Walnut butter boasts the highest levels of omega 3 out of all the nut butters. Omega 3 is an essential fat, meaning it must come from the diet. It is needed for controlling inflammation, supporting cardiovascular health and managing weight, amongst others. The type of omega 3 in walnuts is alpha-linolenic acid (ALA) – it is not as potent as the omega 3 you find in oily fish (DHA and EPA) but it is still worth including in your diet, especially if you don’t eat oily fish. Omega 3 is a very delicate fat so store it in the fridge.
Things to bear in mind when buying your nut and seed butters
Nut and seed butters should be eaten in moderation due to their high calorie content, but their rich nutritional value makes them a healthy store-cupboard essential.

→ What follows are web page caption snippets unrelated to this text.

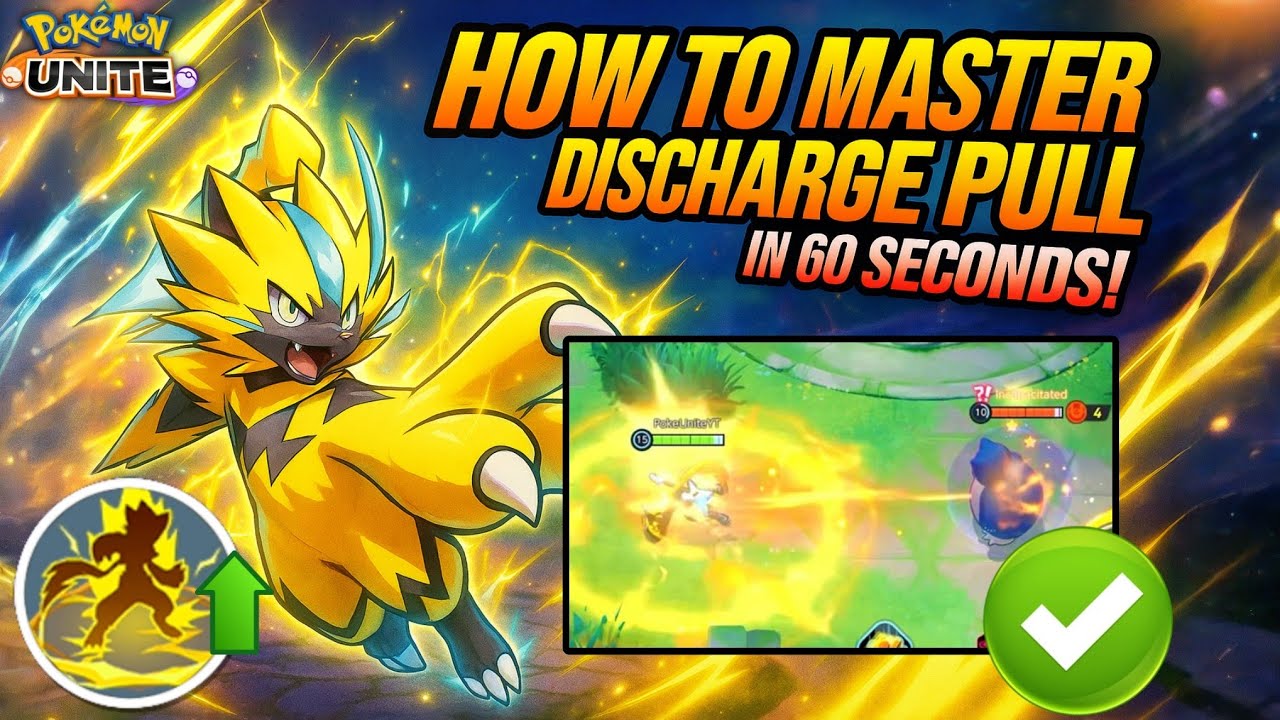 Learn Zeraora’s SECRET Discharge Pull Trick in 60 Seconds!😱 | Pokémon Unite Advanced Guide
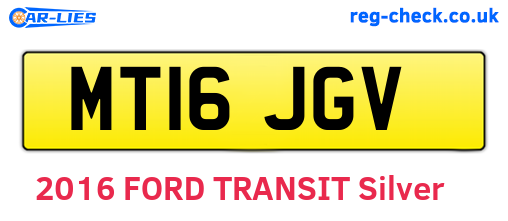 MT16JGV are the vehicle registration plates.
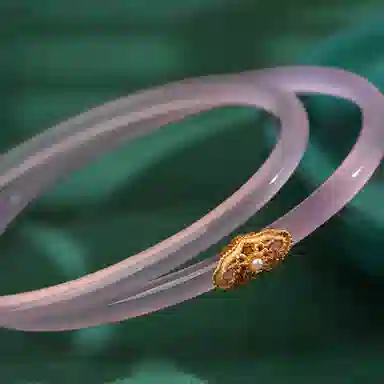 阿梵尼 白月光叮当镯冰种温润 玉髓 手镯 女款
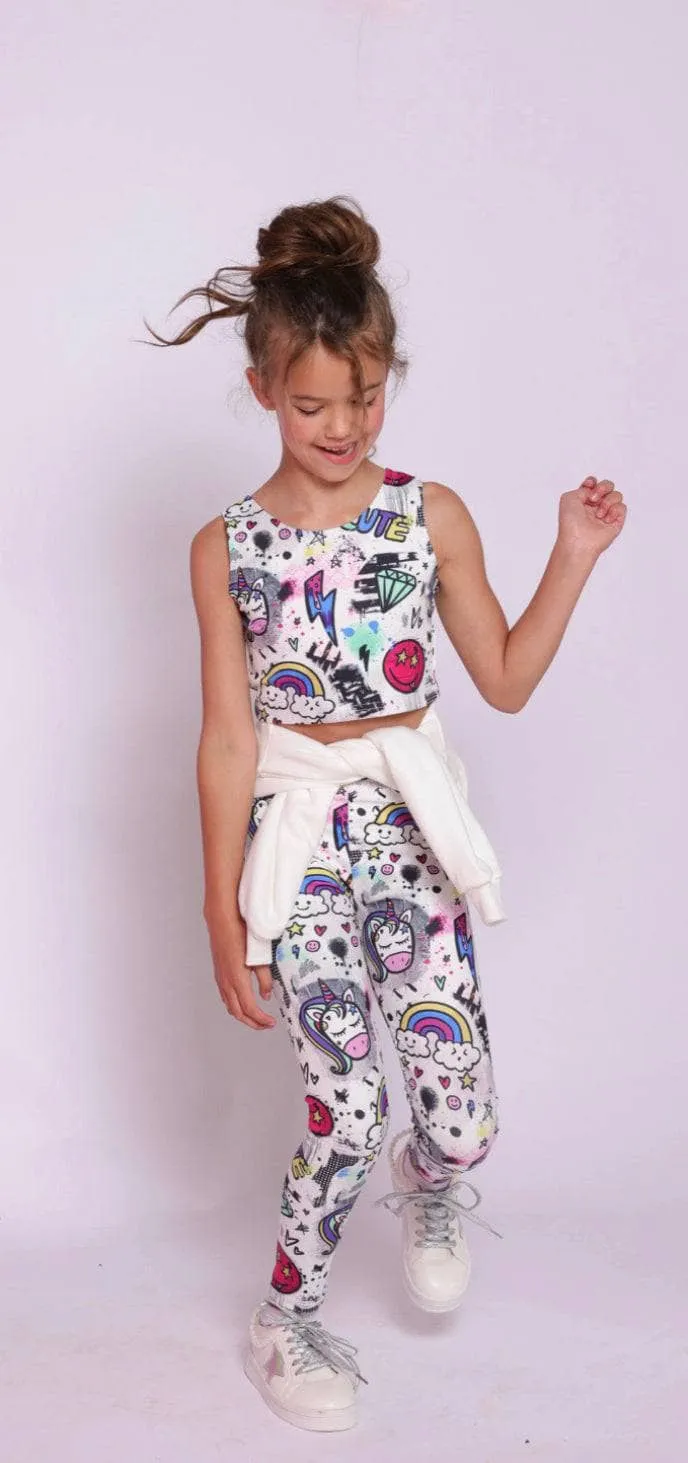 Unicorn Graffiti Athletic Set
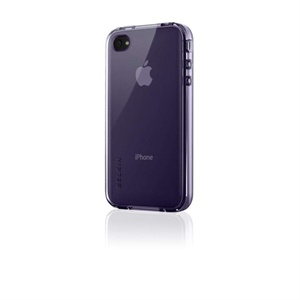 紫色 贝尔金Belkin iPhone 4代 4G 手机套 保护套 TPU防滑清水套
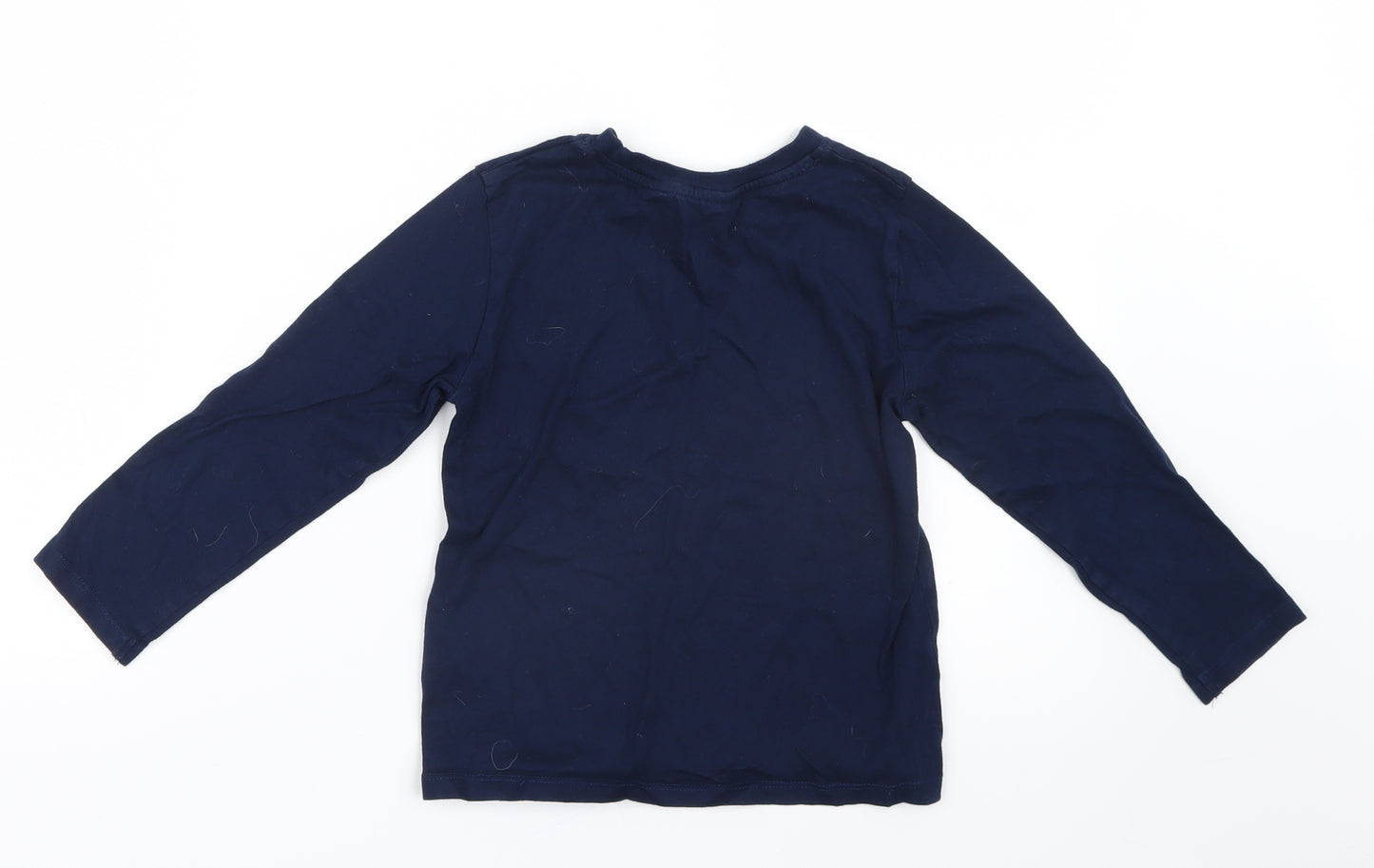 H&M Boys Blue   Basic T-Shirt Size 5-6 Years  - Christmas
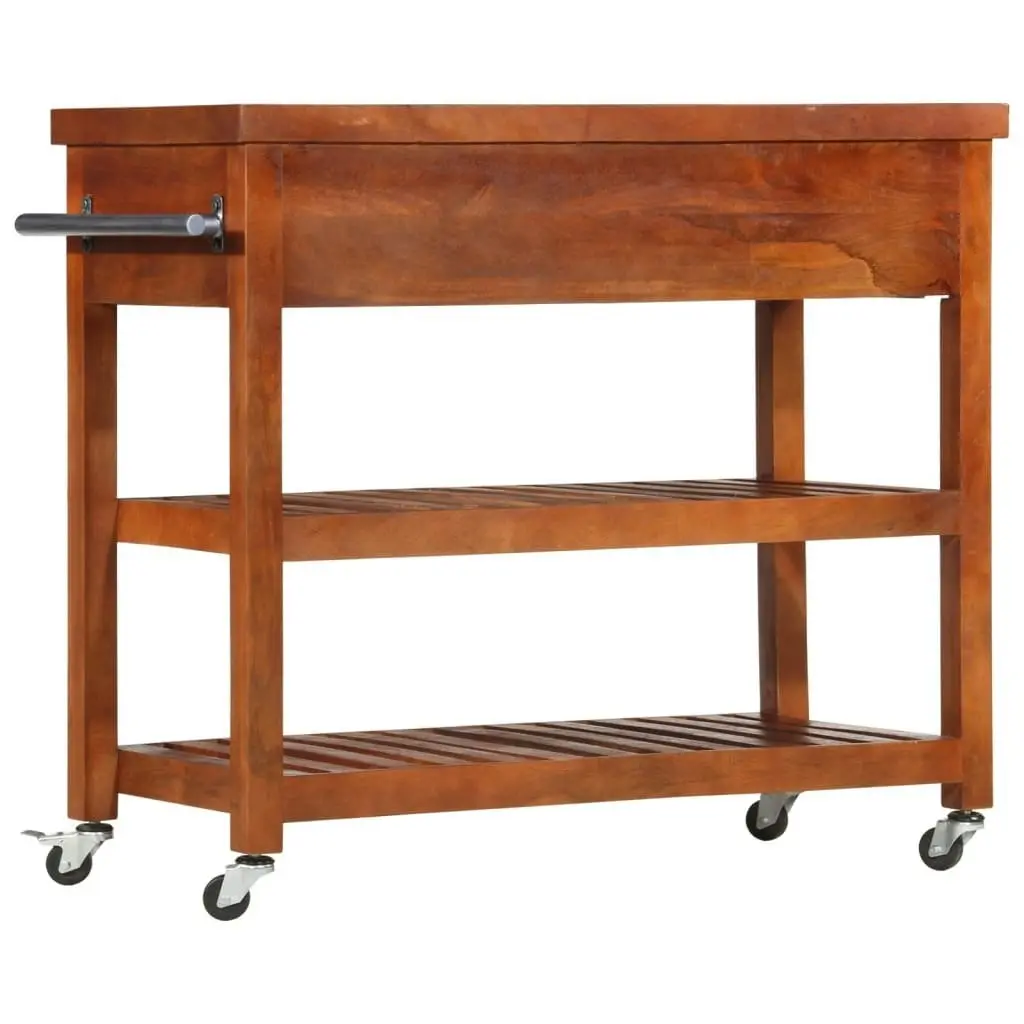 Kitchen Trolley 100x48x89 cm Solid Acacia Wood 282753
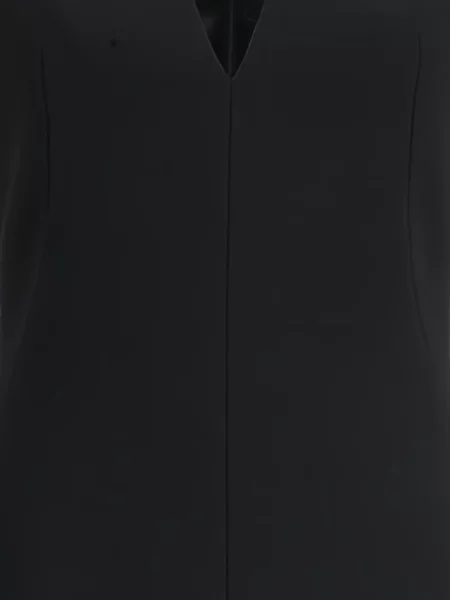 Миди рокля Givenchy с V-образно деколте черно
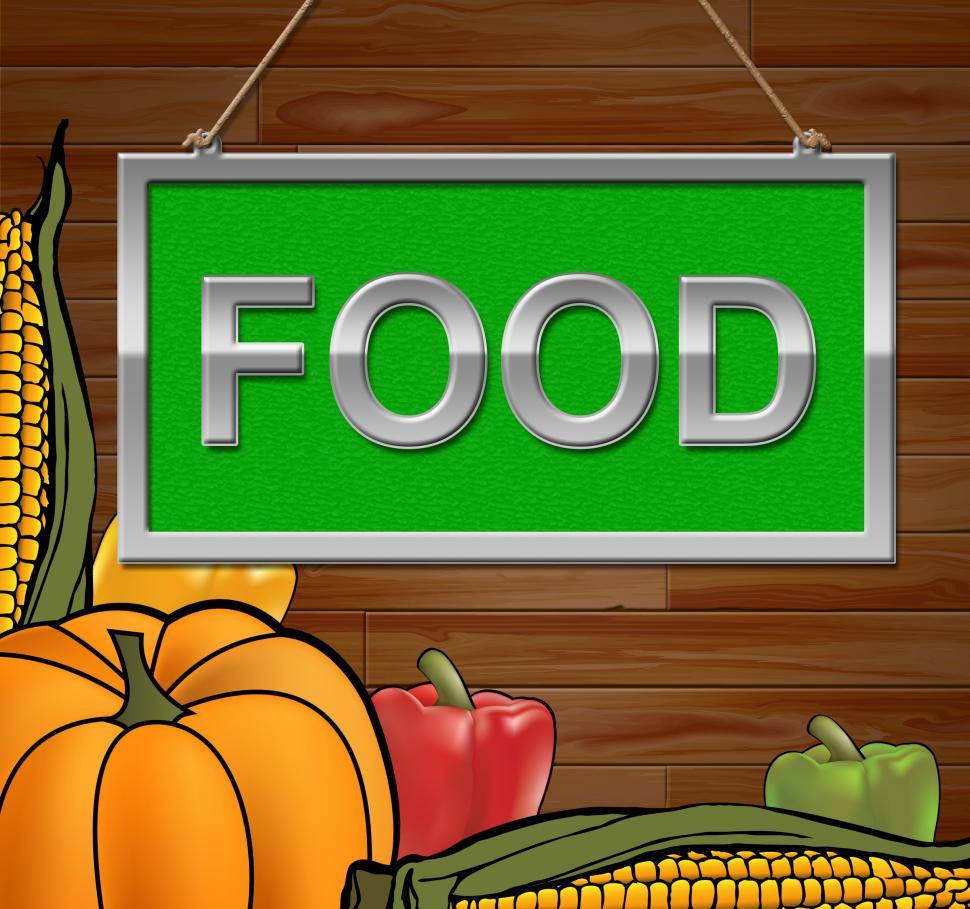 Free Image of Food Sign Indicates Restaurant Cuisine 3d Illustration 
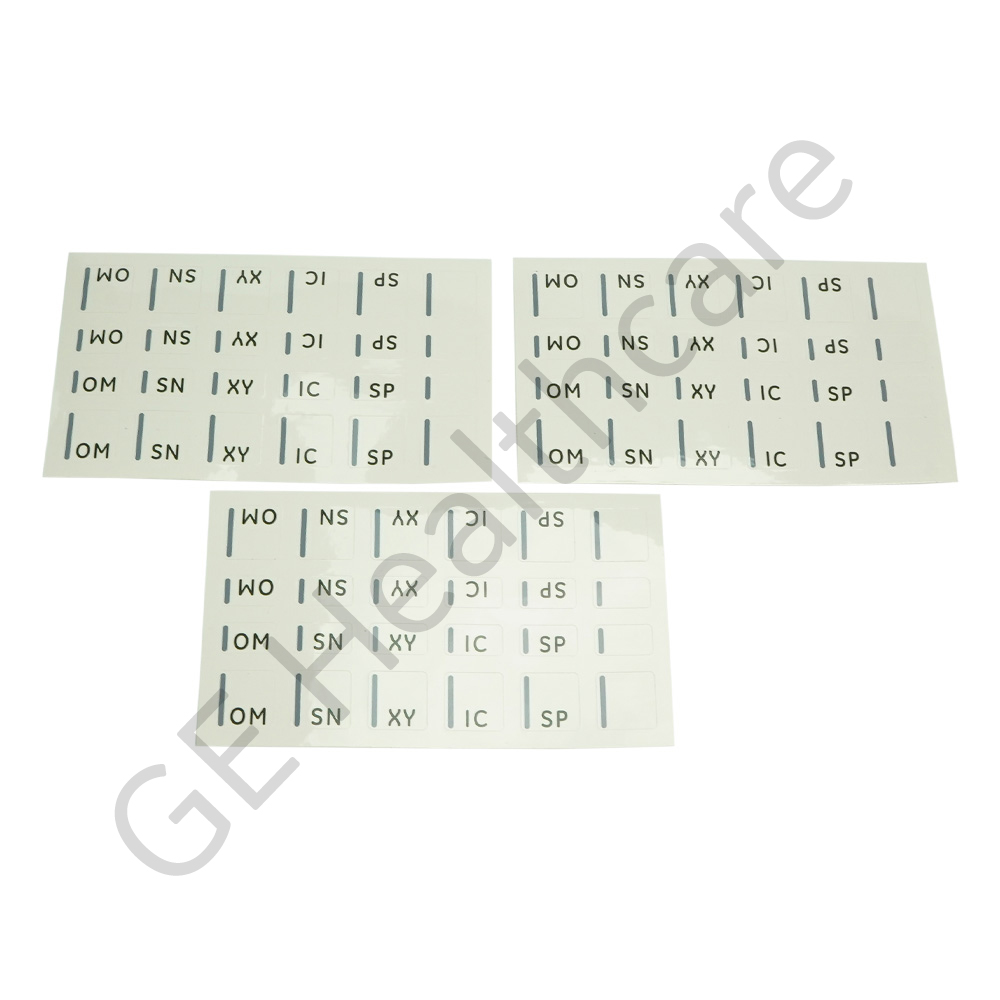 Default Patient Positioning Label Set for Revolution Ct Default Patient Positioning Label Set for Revolution Ct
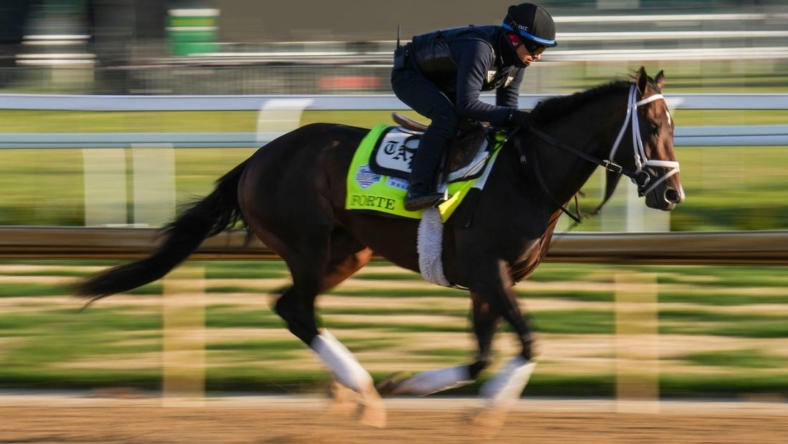 Forte during a workout at Churchill Downs on Friday.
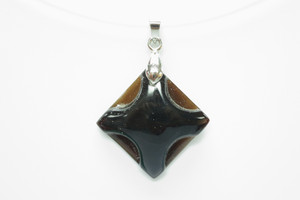 28X28mm Buffalo Horn Carved Designer Bead Pendant [z1724]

You get what you pay for – a nut or seed butter that has added sugar, hydrogenated oils and salt does not compare to a purer version, so check the labels. Adding unhealthy oils helps to bind the nut butter, so without these it may separate and need stirring before each use, but this is a small trade-off and storing it upside down helps.
Choosing a raw butter made from unroasted nuts and seeds will give you a healthier fat profile than those made from roasted nuts and seeds. Although many people prefer the roasted taste – buy both and alternate if you can’t decide!
Check the salt content as some brands add more than others.